Log::GELF::Util - Utility functions for Graylog's GELF format.

=head1 SYNOPSIS

    use Log::GELF::Util qw( encode );

    my $msg = encode( { short_message => 'message', } );


    use Log::GELF::Util qw( :all );

    sub process_chunks {

        my @accumulator;
        my $msg;

        do {
            $msg = dechunk(
                \@accumulator,
                decode_chunk(shift())
            );
        } until ($msg);

        return uncompress($msg);
    };

    my $hr = validate_message( short_message => 'message' );

=head1 DESCRIPTION

Log::GELF::Util is a collection of functions and data structures useful
when working with Graylog's GELF Format version 1.1. It strives to support
all of the features and options as described in the L<GELF
specification|http://docs.graylog.org/en/latest/pages/gelf.html>.

=head1 FUNCTIONS

=head2 validate_message( short_message => $ )

Returns a HASHREF representing the validated message with any defaulted
values added to the data structure.

Takes the following message parameters as per the GELF message
specification:

=over

=item short_message

Mandatory string, a short descriptive message

=item version

String, must be '1.1' which is the default.

=item host

String, defaults to hostname() from L<Sys::Hostname>.

=item timestamp

Timestamp, defaults to time() from L<Time::HiRes>.

=item level

Integer, equal to the standard syslog levels, default is 1 (ALERT).

=item facility

Deprecated, a warning will be issued.

=item line

Deprecated, a warning will be issued.

=item file

Deprecated, a warning will be issued.

=item _[additional_field]

Parameters prefixed with an underscore (_) will be treated as an additional
field. Allowed characters in field names are any word character (letter,
number, underscore), dashes and dots. As per the specification '_id' is
disallowed.

=back

=head2 encode( \% )

Accepts a HASHREF representing a GELF message. The message will be
validated with L</validate_message>.

Returns a JSON encoded string representing the message.

=head2 decode( $ )

Accepts a JSON encoded string representing the message. This will be
converted to a hashref and validated with L</validate_message>.

Returns a HASHREF representing the validated message with any defaulted
values added to the data structure.

=head2 compress( $ [, $] )

Accepts a string and compresses it. The second parameter is optional and
can take the value C<zlib> or C<gzip>, defaulting to C<gzip>.

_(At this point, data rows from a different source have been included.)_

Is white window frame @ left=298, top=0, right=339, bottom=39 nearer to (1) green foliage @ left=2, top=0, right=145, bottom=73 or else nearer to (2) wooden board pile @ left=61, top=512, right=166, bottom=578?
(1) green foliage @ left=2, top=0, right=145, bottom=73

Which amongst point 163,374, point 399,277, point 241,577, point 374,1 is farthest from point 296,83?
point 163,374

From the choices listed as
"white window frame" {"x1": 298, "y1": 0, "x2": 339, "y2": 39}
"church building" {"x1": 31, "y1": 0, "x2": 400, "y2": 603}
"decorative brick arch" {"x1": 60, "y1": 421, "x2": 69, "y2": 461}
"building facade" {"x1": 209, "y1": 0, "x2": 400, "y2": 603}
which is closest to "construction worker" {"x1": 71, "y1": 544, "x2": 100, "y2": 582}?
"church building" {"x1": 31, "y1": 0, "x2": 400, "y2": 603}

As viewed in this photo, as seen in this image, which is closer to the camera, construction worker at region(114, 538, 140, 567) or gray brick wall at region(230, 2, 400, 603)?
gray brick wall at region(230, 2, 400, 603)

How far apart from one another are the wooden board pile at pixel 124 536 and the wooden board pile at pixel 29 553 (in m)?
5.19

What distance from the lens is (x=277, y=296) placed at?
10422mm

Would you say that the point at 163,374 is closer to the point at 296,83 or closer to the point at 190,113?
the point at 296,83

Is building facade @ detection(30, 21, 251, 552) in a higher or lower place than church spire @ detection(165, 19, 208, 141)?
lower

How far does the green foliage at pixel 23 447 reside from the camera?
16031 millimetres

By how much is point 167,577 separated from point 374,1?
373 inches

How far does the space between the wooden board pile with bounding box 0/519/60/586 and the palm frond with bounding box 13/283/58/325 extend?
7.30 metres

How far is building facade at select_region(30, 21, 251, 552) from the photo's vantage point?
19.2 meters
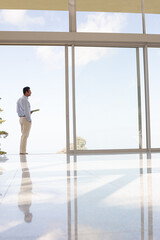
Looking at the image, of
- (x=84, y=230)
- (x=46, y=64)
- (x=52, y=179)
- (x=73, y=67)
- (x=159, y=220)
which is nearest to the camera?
(x=84, y=230)

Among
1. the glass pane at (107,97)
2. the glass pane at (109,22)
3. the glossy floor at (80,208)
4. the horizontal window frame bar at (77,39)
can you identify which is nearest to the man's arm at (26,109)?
the glass pane at (107,97)

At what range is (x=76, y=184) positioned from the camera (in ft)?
9.03

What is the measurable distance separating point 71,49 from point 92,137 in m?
2.01

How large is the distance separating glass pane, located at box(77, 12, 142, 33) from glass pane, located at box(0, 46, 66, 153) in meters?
1.34

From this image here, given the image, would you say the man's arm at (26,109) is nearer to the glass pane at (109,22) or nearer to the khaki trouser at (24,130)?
the khaki trouser at (24,130)

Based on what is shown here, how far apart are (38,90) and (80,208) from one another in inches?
312

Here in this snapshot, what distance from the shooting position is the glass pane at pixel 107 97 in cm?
772

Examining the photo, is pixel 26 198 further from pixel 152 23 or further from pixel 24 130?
pixel 152 23

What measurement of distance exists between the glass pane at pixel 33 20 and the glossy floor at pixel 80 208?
5.25m

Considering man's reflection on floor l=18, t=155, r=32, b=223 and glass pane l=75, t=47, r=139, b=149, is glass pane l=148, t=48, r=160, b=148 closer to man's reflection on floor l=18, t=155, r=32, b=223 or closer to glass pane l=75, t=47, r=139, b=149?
glass pane l=75, t=47, r=139, b=149

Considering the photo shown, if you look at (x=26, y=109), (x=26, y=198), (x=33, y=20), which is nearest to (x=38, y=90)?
(x=33, y=20)

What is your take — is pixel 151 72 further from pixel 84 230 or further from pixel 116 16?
pixel 84 230

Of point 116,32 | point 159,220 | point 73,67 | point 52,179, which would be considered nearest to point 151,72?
point 116,32

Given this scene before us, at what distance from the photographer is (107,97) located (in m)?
7.85
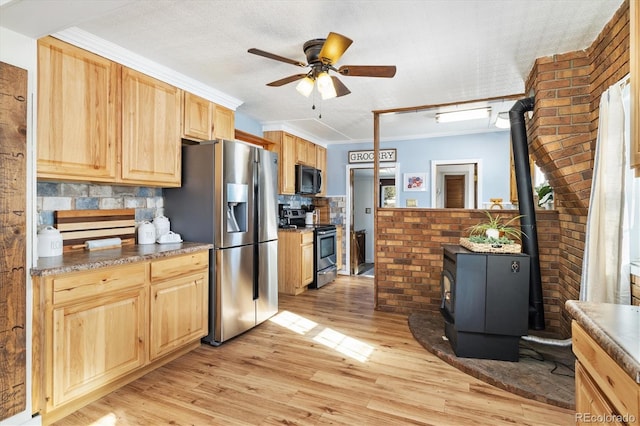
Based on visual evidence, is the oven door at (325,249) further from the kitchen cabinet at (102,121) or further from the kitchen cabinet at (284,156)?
the kitchen cabinet at (102,121)

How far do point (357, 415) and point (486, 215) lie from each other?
8.03 feet

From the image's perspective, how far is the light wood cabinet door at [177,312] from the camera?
2436 mm

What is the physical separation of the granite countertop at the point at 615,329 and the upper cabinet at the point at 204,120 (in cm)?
305

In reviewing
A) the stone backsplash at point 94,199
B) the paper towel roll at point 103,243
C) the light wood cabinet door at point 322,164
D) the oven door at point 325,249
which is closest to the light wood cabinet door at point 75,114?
the stone backsplash at point 94,199

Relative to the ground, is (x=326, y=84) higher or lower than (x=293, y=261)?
higher

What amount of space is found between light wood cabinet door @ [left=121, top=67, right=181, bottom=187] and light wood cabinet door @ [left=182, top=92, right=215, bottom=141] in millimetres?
83

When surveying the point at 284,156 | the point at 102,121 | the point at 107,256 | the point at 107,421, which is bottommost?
the point at 107,421

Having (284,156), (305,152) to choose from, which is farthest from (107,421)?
(305,152)

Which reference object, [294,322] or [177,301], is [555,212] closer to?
[294,322]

Returns a compressed string.

=head2 uncompress( $ )

Accepts a string and uncompresses it. The compression method (C<gzip> or
C<zlib>) is determined automatically. Uncompressed strings are passed
through unaltered.

Returns an uncompressed string.

=head2 enchunk( $ [, $, $] )

Accepts an encoded message (JSON string) and chunks it according to the
GELF chunking protocol.

The optional second parameter is the maximum size of the chunks to produce,
this must be a positive integer or the special strings C<lan> or C<wan>,
see L</parse_size>. Defaults to C<wan>. A zero chunk size means no chunking
will be applied.

The optional third parameter is the message id used to identify associated
chunks. This must be 8 bytes. It defaults to 8 bytes of randomness generated
by L<Math::Random::MT>.

If the message size is greater than the maximum size then an array of
chunks is retuned, otherwise the message is retuned unaltered as the first
element of an array.

=head2 dechunk( \@, \% )

This facilitates reassembling a GELF message from a stream of chunks.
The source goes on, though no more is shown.